Depuis avril 2025, l’hôpital de la Cavale-Blanche est équipé de toilettes innovantes capables de filtrer près de 99 % de l’iode et du gadolinium présents dans les urines des patients. Cofinancé par le CHU et l’Agence Régionale de Santé (ARS) Bretagne, il s’agit d’une première en France et seulement la 5ème installation au Monde, après quatre établissements aux Pays-Bas. D’ici la fin de l’année, il y aura d’autres installations en Italie et en Allemagne.
Récupérer les produits de contraste… même dans les urines
En 2023, le service de radiologie du CHU de Brest a injecté 1 226 litres de contraste iodé pour ses scanners et utilise régulièrement du gadolinium pour l’IRM. « Depuis 2021, nous récupérons déjà les fonds de seringues via le programme brestois Megadore (Medical Gadolinium Recycling) », explique le Pr. Douraïed Ben Salem, neuroradiologue. Mais comme une partie importante du gadolinium et de l’iode s’élimine par les urines, il fallait aller plus loin. Les stations d’épuration ne filtrant pas ces substances, elles finissaient dans les rivières, les eaux souterraines et l’eau du robinet. »
Un dispositif de filtration novateur
Développées par la société néerlandaise Zereau BV, ces toilettes fonctionnent grâce à des filtres spéciaux, retenus dans des cartouches amovibles. Installées à mi-chemin entre les trois scanners et les trois IRM de la Cavale-Blanche, elles permettront de récupérer jusqu’à 50 % de la dose injectée dès la première heure. « Les patients recevront un code d’accès pour y accéder juste après l’examen. Une fois les cartouches saturées, nous pourrons les recycler », précise le Pr Ben Salem.

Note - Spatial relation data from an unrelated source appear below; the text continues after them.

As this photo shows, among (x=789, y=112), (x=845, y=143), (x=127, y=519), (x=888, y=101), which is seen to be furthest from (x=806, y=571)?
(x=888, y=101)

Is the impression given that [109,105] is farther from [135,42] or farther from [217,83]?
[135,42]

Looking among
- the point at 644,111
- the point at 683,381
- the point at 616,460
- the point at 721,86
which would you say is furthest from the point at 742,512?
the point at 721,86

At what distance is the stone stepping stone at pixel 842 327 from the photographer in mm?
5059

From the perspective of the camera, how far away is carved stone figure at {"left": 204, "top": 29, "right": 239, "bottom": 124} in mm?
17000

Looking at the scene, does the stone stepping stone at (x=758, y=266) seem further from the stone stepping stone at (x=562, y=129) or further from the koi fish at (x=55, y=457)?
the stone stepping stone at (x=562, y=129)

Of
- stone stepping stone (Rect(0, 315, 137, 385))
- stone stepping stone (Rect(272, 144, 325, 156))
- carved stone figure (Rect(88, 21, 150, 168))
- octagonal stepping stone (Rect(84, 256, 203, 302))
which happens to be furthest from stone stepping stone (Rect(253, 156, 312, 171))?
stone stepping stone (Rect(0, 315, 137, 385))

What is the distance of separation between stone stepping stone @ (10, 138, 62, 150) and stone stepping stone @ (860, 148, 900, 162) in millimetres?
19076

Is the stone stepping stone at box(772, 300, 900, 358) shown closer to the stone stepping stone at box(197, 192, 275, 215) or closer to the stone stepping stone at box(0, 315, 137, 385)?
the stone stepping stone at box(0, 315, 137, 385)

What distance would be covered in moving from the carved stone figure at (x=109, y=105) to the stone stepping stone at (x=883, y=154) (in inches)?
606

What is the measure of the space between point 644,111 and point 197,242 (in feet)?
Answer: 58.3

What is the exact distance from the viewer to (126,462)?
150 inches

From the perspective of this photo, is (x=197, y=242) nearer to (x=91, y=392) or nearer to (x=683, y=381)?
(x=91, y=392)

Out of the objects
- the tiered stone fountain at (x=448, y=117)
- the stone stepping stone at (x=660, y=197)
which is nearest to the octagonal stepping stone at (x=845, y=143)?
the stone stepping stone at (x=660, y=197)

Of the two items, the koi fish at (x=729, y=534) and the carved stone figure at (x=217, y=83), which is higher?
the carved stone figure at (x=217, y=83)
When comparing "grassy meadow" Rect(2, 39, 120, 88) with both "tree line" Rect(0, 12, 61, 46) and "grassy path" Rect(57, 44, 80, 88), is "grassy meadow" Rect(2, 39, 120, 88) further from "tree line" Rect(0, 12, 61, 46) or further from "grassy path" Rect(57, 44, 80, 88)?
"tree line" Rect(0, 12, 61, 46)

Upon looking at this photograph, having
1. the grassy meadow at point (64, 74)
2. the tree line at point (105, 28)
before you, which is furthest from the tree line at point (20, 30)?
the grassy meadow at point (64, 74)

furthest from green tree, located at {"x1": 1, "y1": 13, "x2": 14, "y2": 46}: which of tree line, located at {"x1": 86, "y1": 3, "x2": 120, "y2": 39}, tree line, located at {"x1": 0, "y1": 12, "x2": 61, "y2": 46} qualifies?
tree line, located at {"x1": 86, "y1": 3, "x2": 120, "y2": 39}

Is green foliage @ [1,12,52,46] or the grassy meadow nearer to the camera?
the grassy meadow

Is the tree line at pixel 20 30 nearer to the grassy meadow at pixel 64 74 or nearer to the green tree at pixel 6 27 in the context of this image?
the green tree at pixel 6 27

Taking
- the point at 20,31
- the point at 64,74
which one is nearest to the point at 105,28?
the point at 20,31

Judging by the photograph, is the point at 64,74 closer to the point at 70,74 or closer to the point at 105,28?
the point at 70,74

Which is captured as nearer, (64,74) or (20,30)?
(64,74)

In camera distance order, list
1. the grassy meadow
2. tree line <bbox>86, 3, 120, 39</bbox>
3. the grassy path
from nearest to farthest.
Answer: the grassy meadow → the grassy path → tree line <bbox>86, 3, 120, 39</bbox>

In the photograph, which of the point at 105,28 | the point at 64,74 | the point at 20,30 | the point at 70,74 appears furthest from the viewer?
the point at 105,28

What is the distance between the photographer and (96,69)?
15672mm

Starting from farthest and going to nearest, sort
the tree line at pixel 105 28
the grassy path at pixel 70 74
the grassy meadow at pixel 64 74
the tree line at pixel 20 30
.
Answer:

Une stratégie globale pour une radiologie plus verte
Depuis plusieurs années, le service d’imagerie du CHU multiplie les démarches écoresponsables : réduction de la consommation électrique des machines, pertinence renforcée des actes (pour éviter les examens redondants), recyclage du gadolinium et de l’iode, etc. « Nous intégrons désormais la contrainte écologique à chaque étape, insiste le Pr. Ben Salem. Chaque geste, même modeste, contribue à rendre l’hôpital plus vert et plus propre. »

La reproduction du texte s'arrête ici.